Here's how the Supreme Court is 'keeping foreign money' out of US politics — even after Citizens United: law professor

Here's how the Supreme Court is 'keeping foreign money' out of US politics — even after Citizens United: law professor

Although the MAGA movement has promoted intense hyper-nationalism and former President Donald Trump once chastised former Florida Gov. Jeb Bush for speaking Spanish on the campaign trail, the pro-Trump Great America PAC was fined by the Federal Election Commission earlier this month for soliciting foreign contributions. And according to Talking Points Memo's Ciara Torres-Spelliscy, the U.S. Supreme Court "appears" to be on the side of those who want to keep foreign money out of U.S. politics.

"Massachusetts is trying to limit foreign corporate political spending in is its elections through new legislation, and the U.S. Supreme Court, it appears, is actually on their side," Torres-Spelliscy, a law professor at Stetson University, reports. "This may come as a surprise: The Roberts Court has repeatedly opened the doors to more money in politics. And Justice (Samuel) Alito famously disagreed with President (Barack) Obama who, during the 2010 state of the union, scolded the justices to their face about their ruling in Citizens United."

Obama, a major critic of the U.S. Supreme Court's 2010 decision in Citizens United v.

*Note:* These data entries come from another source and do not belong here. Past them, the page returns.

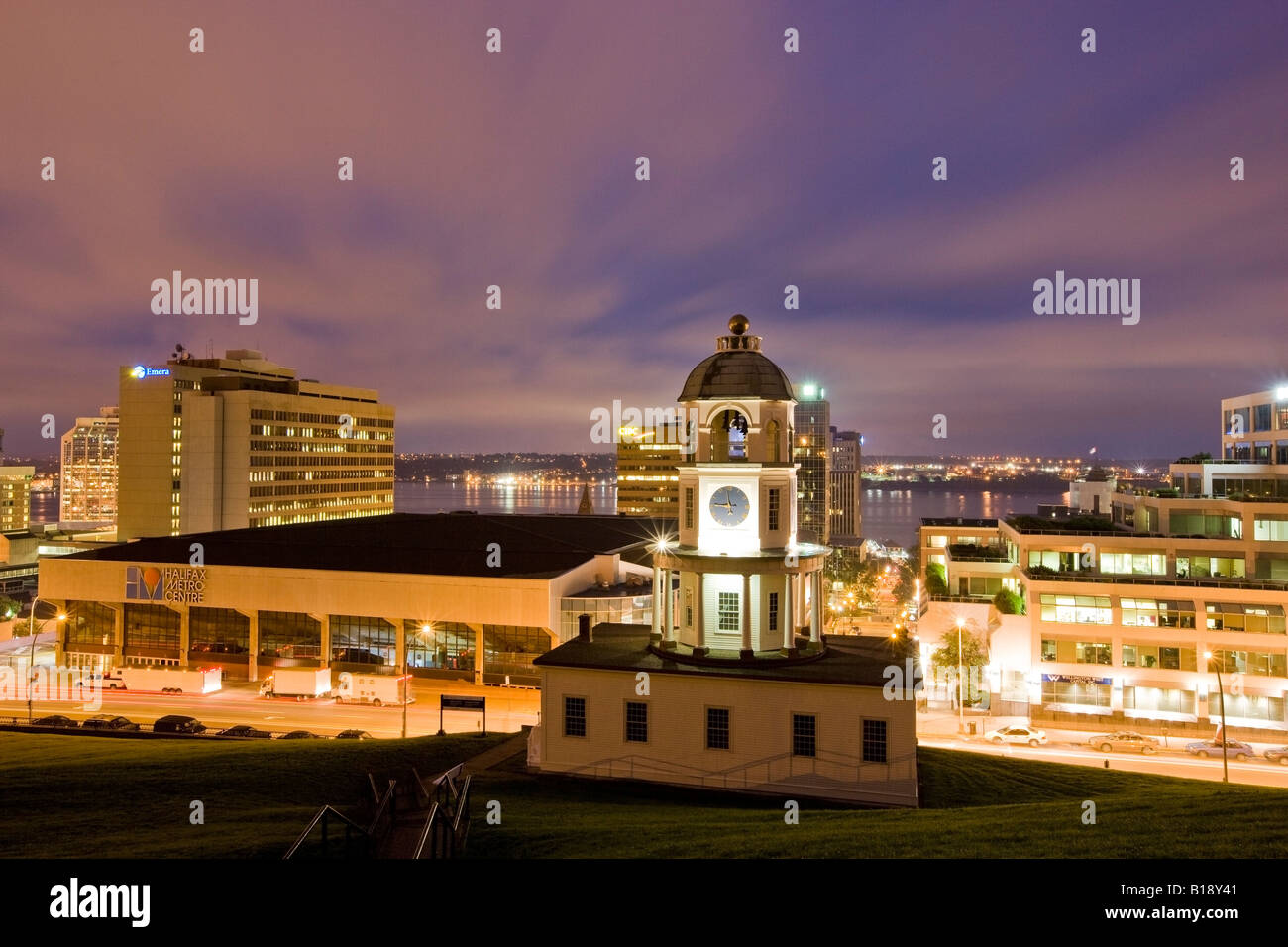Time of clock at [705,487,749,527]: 11:46
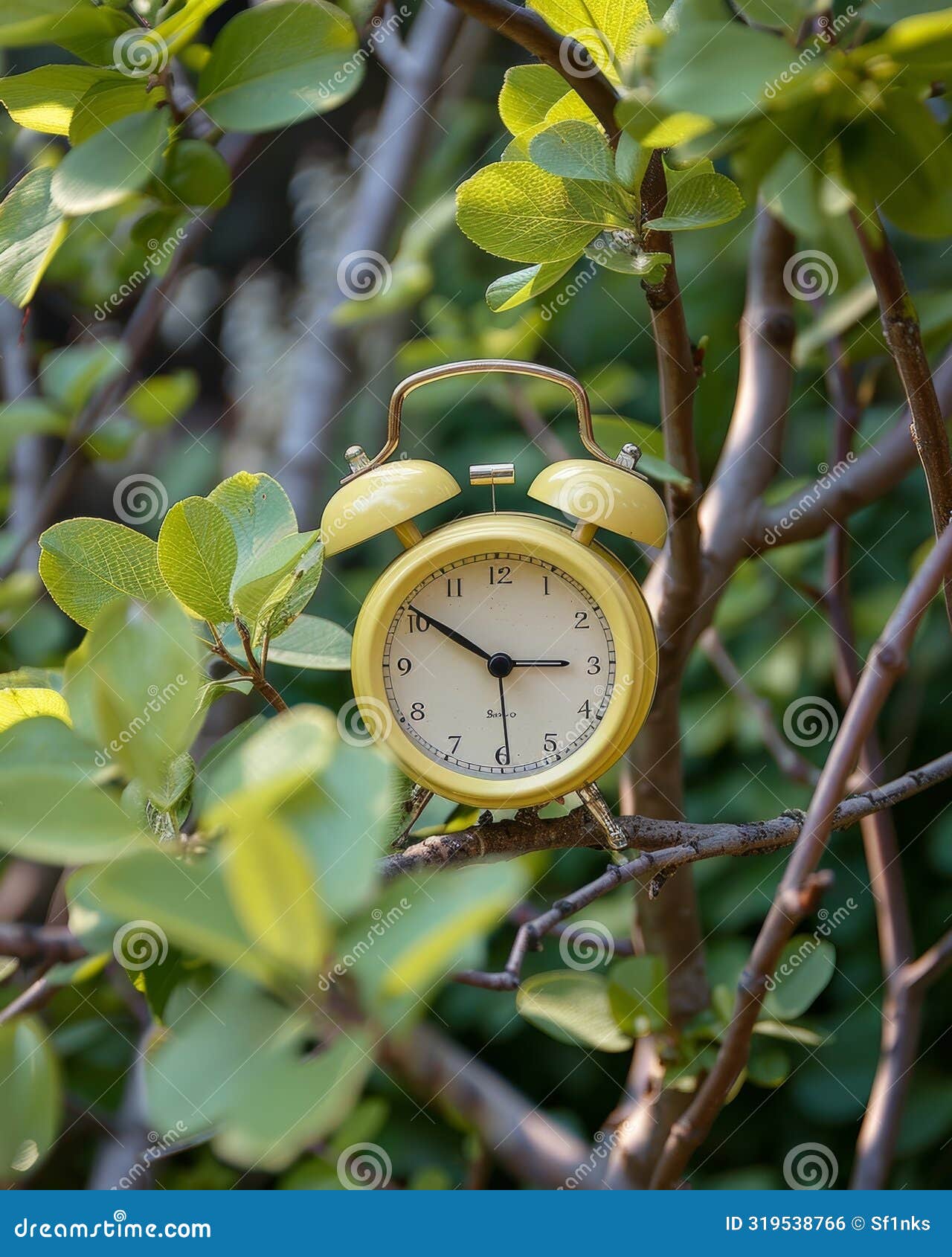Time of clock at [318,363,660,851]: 2:50
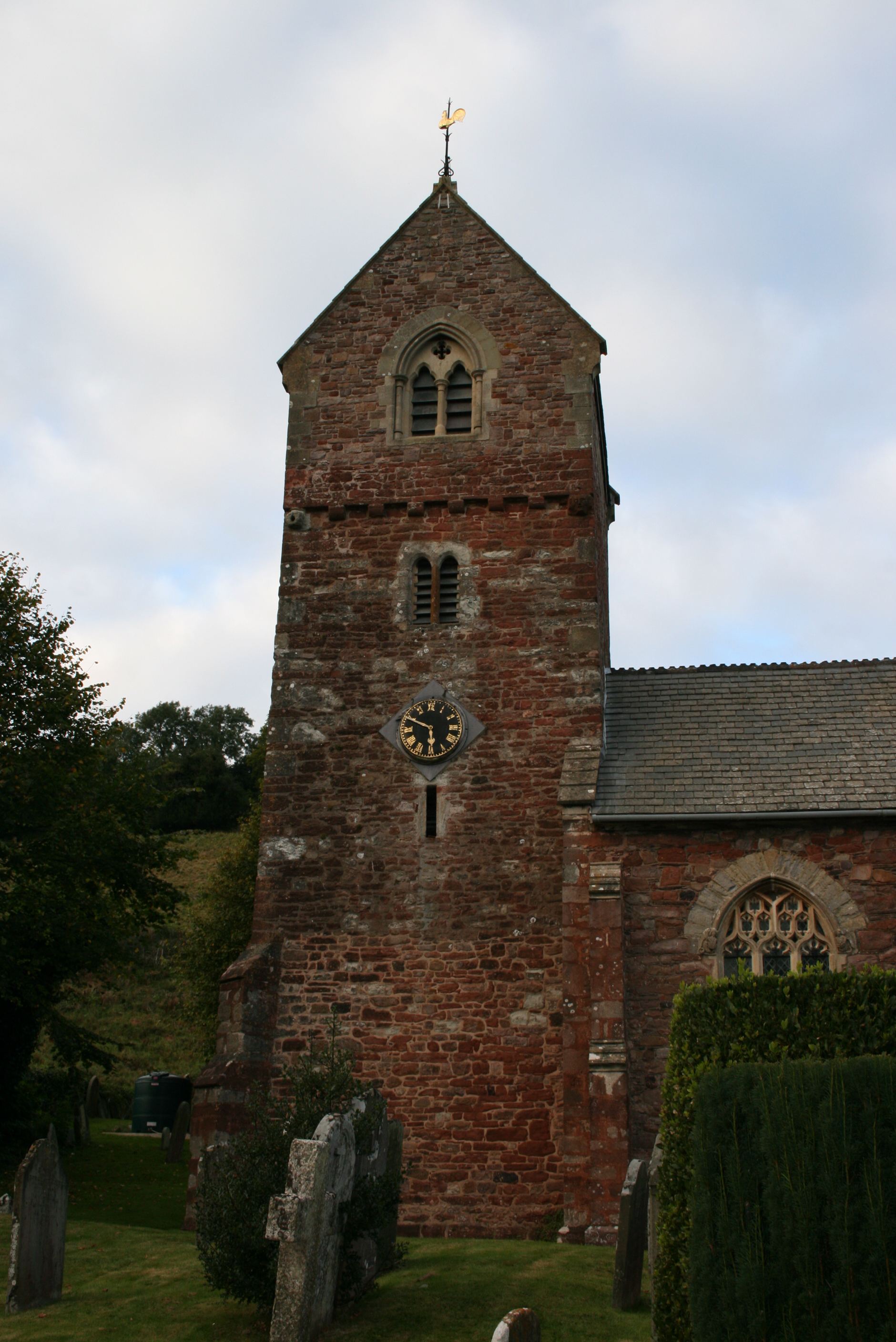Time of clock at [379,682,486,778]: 5:49
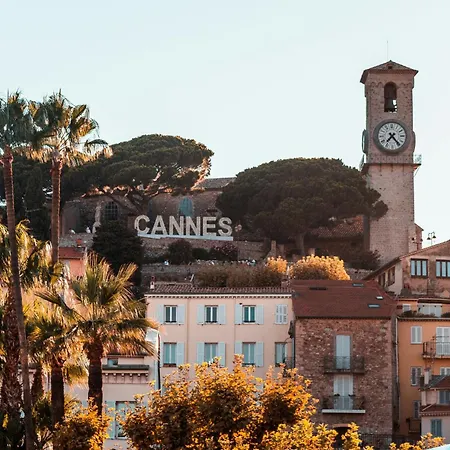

Federal Election Commission, said, "I don't think American elections should be bankrolled by America's most powerful interests —or worse, by foreign entities."

Torres-Spelliscy explains, "Foreign nationals, the human kind, have long been barred from spending in U.S. elections under 52 U.S.C. § 30121. That is why election law experts had their hair on fire about the question of Russian interference (in) the 2016 election. And even the Roberts Supreme Court, in a case called Bluman v. FEC, upheld the constitutionality of the ban on foreign nationals' spending money in American elections. But the law has been as clear as mud between 2010's Citizens United and 2020's Open Society II about whether that foreign ban naturally applied to foreign corporations as well as humans."

The reporter adds, "In two cases, the State of California and the FEC took the position that the foreign ban did apply to foreign corporations."

Torres-Spelliscy elaborates on why the U.S. Supreme Court's 2020 ruling in Agency For International Development v. Alliance For Open Society International is important.

According to Torres-Spelliscy, "These state and local efforts to keep foreign money out have generated criticism that they would violate the First Amendment rights of corporations under Citizens United to spend money in politics. That's why the Open Society II case is so important: it indicates that foreign corporations cannot raise First Amendment objections to U.S. laws or policies. Thus, a law that bans foreign corporations from spending in U.S. elections cannot be challenged by a foreign corporation as a violation of free speech. According to Open Society II, foreign corporations have no such rights to assert. This means reforms like those in St. Petersburg, Washington State and pending in Massachusetts are on firmer constitutional ground."